Pôle Géoarchéologie - Paléoenvironnement
Le site de fouille se situe sur la commune de Riom dans le département du Puy de Dôme. Riom est situé dans le secteur du bassin de Limagne, bordé à l’ouest par la chaîne des Puy. Le bassin de la Limagne appartient au Rift ouest-européen qui est constitué de trois segments majeurs disposés globalement autour de l'arc alpin. Géologiquement, le site se trouve dans une plaine marno-calcaire qui occupe un fossé tectonique tertiaire. Le sommet de l’accumulation géologique (hors volcanisme) date de l’oligocène supérieur. A l’Holocène, d’après la thèse de Monsieur Gachon (INRA, 1963) et les récents travaux de C. Ballut (CNRS, UMR 6042), la Limagne devient le réceptacle de sols bruns forestiers colluviés depuis les versants environnants, auxquels sont mêlés des apports alluviaux formés de débris d’origine cristalline et volcanique charriés par les affluents de l’Allier ainsi que par des apports éoliens. Ces "terres noires" de Limagne constitué au cours de l’Holocène ne doivent rien au volcanisme et ont des propriétés agronomiques proches du tchernozium ukrainien d'où leur exceptionnel potentiel agricole.
Notre intervention s'inscrit dans ce cadre, sur un site d'occupation depuis au moins la Tène, où l'on trouve des vestiges d'habitations romaines. De nombreux paléochenaux sont présents sur le site à proximité immédiate des vestiges; Il s'agit pour nous à partir d'observations et de mesures, de déterminer leur fonctionnement en lien avec les différents phase d'occupation humaine. Le cas échéant, nous serons à même de fournir une chronologie des différentes dynamiques fluviales observées (torrentielle, fine...) et d'apporter de nouvelles datations.

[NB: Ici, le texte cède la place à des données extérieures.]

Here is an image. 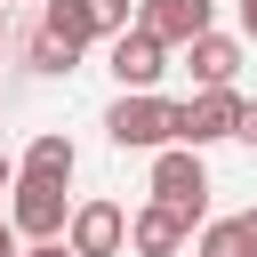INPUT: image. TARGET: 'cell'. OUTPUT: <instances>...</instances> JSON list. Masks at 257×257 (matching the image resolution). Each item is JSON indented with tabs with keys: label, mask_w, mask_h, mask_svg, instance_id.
<instances>
[{
	"label": "cell",
	"mask_w": 257,
	"mask_h": 257,
	"mask_svg": "<svg viewBox=\"0 0 257 257\" xmlns=\"http://www.w3.org/2000/svg\"><path fill=\"white\" fill-rule=\"evenodd\" d=\"M241 145H249V153H257V96H249V104H241Z\"/></svg>",
	"instance_id": "9a60e30c"
},
{
	"label": "cell",
	"mask_w": 257,
	"mask_h": 257,
	"mask_svg": "<svg viewBox=\"0 0 257 257\" xmlns=\"http://www.w3.org/2000/svg\"><path fill=\"white\" fill-rule=\"evenodd\" d=\"M0 8H24V0H0Z\"/></svg>",
	"instance_id": "44dd1931"
},
{
	"label": "cell",
	"mask_w": 257,
	"mask_h": 257,
	"mask_svg": "<svg viewBox=\"0 0 257 257\" xmlns=\"http://www.w3.org/2000/svg\"><path fill=\"white\" fill-rule=\"evenodd\" d=\"M185 72H193V88H233V72H241V32H201V40L185 48Z\"/></svg>",
	"instance_id": "9c48e42d"
},
{
	"label": "cell",
	"mask_w": 257,
	"mask_h": 257,
	"mask_svg": "<svg viewBox=\"0 0 257 257\" xmlns=\"http://www.w3.org/2000/svg\"><path fill=\"white\" fill-rule=\"evenodd\" d=\"M161 72H169V48L153 32H120L112 40V80L120 96H161Z\"/></svg>",
	"instance_id": "52a82bcc"
},
{
	"label": "cell",
	"mask_w": 257,
	"mask_h": 257,
	"mask_svg": "<svg viewBox=\"0 0 257 257\" xmlns=\"http://www.w3.org/2000/svg\"><path fill=\"white\" fill-rule=\"evenodd\" d=\"M241 40H257V0H241Z\"/></svg>",
	"instance_id": "d6986e66"
},
{
	"label": "cell",
	"mask_w": 257,
	"mask_h": 257,
	"mask_svg": "<svg viewBox=\"0 0 257 257\" xmlns=\"http://www.w3.org/2000/svg\"><path fill=\"white\" fill-rule=\"evenodd\" d=\"M72 169H80V153H72L64 128H40L24 145V161H16V177H32V185H72Z\"/></svg>",
	"instance_id": "30bf717a"
},
{
	"label": "cell",
	"mask_w": 257,
	"mask_h": 257,
	"mask_svg": "<svg viewBox=\"0 0 257 257\" xmlns=\"http://www.w3.org/2000/svg\"><path fill=\"white\" fill-rule=\"evenodd\" d=\"M64 249L72 257H120L128 249V209L120 201H80L72 225H64Z\"/></svg>",
	"instance_id": "8992f818"
},
{
	"label": "cell",
	"mask_w": 257,
	"mask_h": 257,
	"mask_svg": "<svg viewBox=\"0 0 257 257\" xmlns=\"http://www.w3.org/2000/svg\"><path fill=\"white\" fill-rule=\"evenodd\" d=\"M0 257H24V241H16V225H8V209H0Z\"/></svg>",
	"instance_id": "2e32d148"
},
{
	"label": "cell",
	"mask_w": 257,
	"mask_h": 257,
	"mask_svg": "<svg viewBox=\"0 0 257 257\" xmlns=\"http://www.w3.org/2000/svg\"><path fill=\"white\" fill-rule=\"evenodd\" d=\"M24 56H32V72H72V64H80V56H72V48H56L40 24H32V40H24Z\"/></svg>",
	"instance_id": "5bb4252c"
},
{
	"label": "cell",
	"mask_w": 257,
	"mask_h": 257,
	"mask_svg": "<svg viewBox=\"0 0 257 257\" xmlns=\"http://www.w3.org/2000/svg\"><path fill=\"white\" fill-rule=\"evenodd\" d=\"M0 40H8V8H0Z\"/></svg>",
	"instance_id": "ffe728a7"
},
{
	"label": "cell",
	"mask_w": 257,
	"mask_h": 257,
	"mask_svg": "<svg viewBox=\"0 0 257 257\" xmlns=\"http://www.w3.org/2000/svg\"><path fill=\"white\" fill-rule=\"evenodd\" d=\"M24 257H72V249H64V241H32Z\"/></svg>",
	"instance_id": "e0dca14e"
},
{
	"label": "cell",
	"mask_w": 257,
	"mask_h": 257,
	"mask_svg": "<svg viewBox=\"0 0 257 257\" xmlns=\"http://www.w3.org/2000/svg\"><path fill=\"white\" fill-rule=\"evenodd\" d=\"M40 32H48L56 48H72V56L104 40V32H96V16H88V0H40Z\"/></svg>",
	"instance_id": "8fae6325"
},
{
	"label": "cell",
	"mask_w": 257,
	"mask_h": 257,
	"mask_svg": "<svg viewBox=\"0 0 257 257\" xmlns=\"http://www.w3.org/2000/svg\"><path fill=\"white\" fill-rule=\"evenodd\" d=\"M145 193H153L161 209H177V217L209 225V161H201L193 145H169V153H153V177H145Z\"/></svg>",
	"instance_id": "6da1fadb"
},
{
	"label": "cell",
	"mask_w": 257,
	"mask_h": 257,
	"mask_svg": "<svg viewBox=\"0 0 257 257\" xmlns=\"http://www.w3.org/2000/svg\"><path fill=\"white\" fill-rule=\"evenodd\" d=\"M72 209H80V201H64V185H32V177H16V193H8V225H16L24 249H32V241H64Z\"/></svg>",
	"instance_id": "277c9868"
},
{
	"label": "cell",
	"mask_w": 257,
	"mask_h": 257,
	"mask_svg": "<svg viewBox=\"0 0 257 257\" xmlns=\"http://www.w3.org/2000/svg\"><path fill=\"white\" fill-rule=\"evenodd\" d=\"M241 88H193L185 104H177V145H193V153H209V145H225V137H241Z\"/></svg>",
	"instance_id": "3957f363"
},
{
	"label": "cell",
	"mask_w": 257,
	"mask_h": 257,
	"mask_svg": "<svg viewBox=\"0 0 257 257\" xmlns=\"http://www.w3.org/2000/svg\"><path fill=\"white\" fill-rule=\"evenodd\" d=\"M0 193H16V153H0Z\"/></svg>",
	"instance_id": "ac0fdd59"
},
{
	"label": "cell",
	"mask_w": 257,
	"mask_h": 257,
	"mask_svg": "<svg viewBox=\"0 0 257 257\" xmlns=\"http://www.w3.org/2000/svg\"><path fill=\"white\" fill-rule=\"evenodd\" d=\"M104 137H112L120 153H169V145H177V104H169V96H112Z\"/></svg>",
	"instance_id": "7a4b0ae2"
},
{
	"label": "cell",
	"mask_w": 257,
	"mask_h": 257,
	"mask_svg": "<svg viewBox=\"0 0 257 257\" xmlns=\"http://www.w3.org/2000/svg\"><path fill=\"white\" fill-rule=\"evenodd\" d=\"M137 32H153L169 56H185L201 32H217V0H137Z\"/></svg>",
	"instance_id": "5b68a950"
},
{
	"label": "cell",
	"mask_w": 257,
	"mask_h": 257,
	"mask_svg": "<svg viewBox=\"0 0 257 257\" xmlns=\"http://www.w3.org/2000/svg\"><path fill=\"white\" fill-rule=\"evenodd\" d=\"M193 257H257V241H249V217H209V225L193 233Z\"/></svg>",
	"instance_id": "7c38bea8"
},
{
	"label": "cell",
	"mask_w": 257,
	"mask_h": 257,
	"mask_svg": "<svg viewBox=\"0 0 257 257\" xmlns=\"http://www.w3.org/2000/svg\"><path fill=\"white\" fill-rule=\"evenodd\" d=\"M88 16H96V32H104V48H112L120 32H137V0H88Z\"/></svg>",
	"instance_id": "4fadbf2b"
},
{
	"label": "cell",
	"mask_w": 257,
	"mask_h": 257,
	"mask_svg": "<svg viewBox=\"0 0 257 257\" xmlns=\"http://www.w3.org/2000/svg\"><path fill=\"white\" fill-rule=\"evenodd\" d=\"M193 233H201V225L177 217V209H161V201H145V209L128 217V249H137V257H185Z\"/></svg>",
	"instance_id": "ba28073f"
}]
</instances>
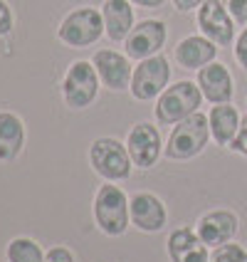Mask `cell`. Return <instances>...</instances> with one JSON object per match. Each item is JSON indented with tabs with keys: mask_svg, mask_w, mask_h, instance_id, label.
<instances>
[{
	"mask_svg": "<svg viewBox=\"0 0 247 262\" xmlns=\"http://www.w3.org/2000/svg\"><path fill=\"white\" fill-rule=\"evenodd\" d=\"M210 136H213L210 134V119L200 114V112H193L190 117L178 121V126L173 129L171 139H168L166 154H168V159L175 161L193 159L205 148Z\"/></svg>",
	"mask_w": 247,
	"mask_h": 262,
	"instance_id": "6da1fadb",
	"label": "cell"
},
{
	"mask_svg": "<svg viewBox=\"0 0 247 262\" xmlns=\"http://www.w3.org/2000/svg\"><path fill=\"white\" fill-rule=\"evenodd\" d=\"M203 102V92L193 82H178L161 94L156 104V119L161 124H178L190 117Z\"/></svg>",
	"mask_w": 247,
	"mask_h": 262,
	"instance_id": "7a4b0ae2",
	"label": "cell"
},
{
	"mask_svg": "<svg viewBox=\"0 0 247 262\" xmlns=\"http://www.w3.org/2000/svg\"><path fill=\"white\" fill-rule=\"evenodd\" d=\"M89 161L94 166V171L104 176L106 181H121L129 178L131 173V154L124 144H119L117 139H97L89 148Z\"/></svg>",
	"mask_w": 247,
	"mask_h": 262,
	"instance_id": "3957f363",
	"label": "cell"
},
{
	"mask_svg": "<svg viewBox=\"0 0 247 262\" xmlns=\"http://www.w3.org/2000/svg\"><path fill=\"white\" fill-rule=\"evenodd\" d=\"M106 30L104 25V15L94 8H79L70 13L62 25H59V40L70 47H87V45L97 42Z\"/></svg>",
	"mask_w": 247,
	"mask_h": 262,
	"instance_id": "277c9868",
	"label": "cell"
},
{
	"mask_svg": "<svg viewBox=\"0 0 247 262\" xmlns=\"http://www.w3.org/2000/svg\"><path fill=\"white\" fill-rule=\"evenodd\" d=\"M129 203L126 195L117 188V186H102L94 201V218L97 225L102 228L106 235H121L129 225Z\"/></svg>",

Celles ci viendront enrichir le corpus scientifique régional.
Nous venons de conclure la phase de terrain. Les dynamiques de versant, et de fait la fréquence et l’intensité des processus de colluvionnement et d’alluvionnement, ont été étudiées (Ballut et al., 2000, 2001, 2002, 2004, 2005, 2006, Trément et al., 2002, 2004). Ces travaux montrent une érosion accélérée et généralisée des sols sur les reliefs, initiée au moins depuis le IIème siècle avant J.C. D'après nos investigations, elle se confirme au cours de l’époque gallo-romaine et de la période historique. De la fin de la Tène à la fin de l’antiquité, les sédiments érodés sont stockés au pied des reliefs et les dynamiques hydrologiques connaissent un équilibre tout relatif. A partir du IV-VIème siècle après JC, lors d’une période encore mal datée, la dynamique hydrologique change sans doute du fait de plusieurs paramètres naturels et anthropiques concomitants. A partir de cette époque, les matériaux érodés parviennent massivement dans le lit des cours d’eau lors d’épisodes pluvieux à caractères orageux. L’augmentation de la charge solide provoque un bouleversement des dynamiques hydrologiques qui se traduit par une augmentation de la fréquence et de l’intensité des débordements et des inondations. ces modifications du fonctionnement hydro-morphologique des cours d’eau se poursuit jusqu’au XXème siècle.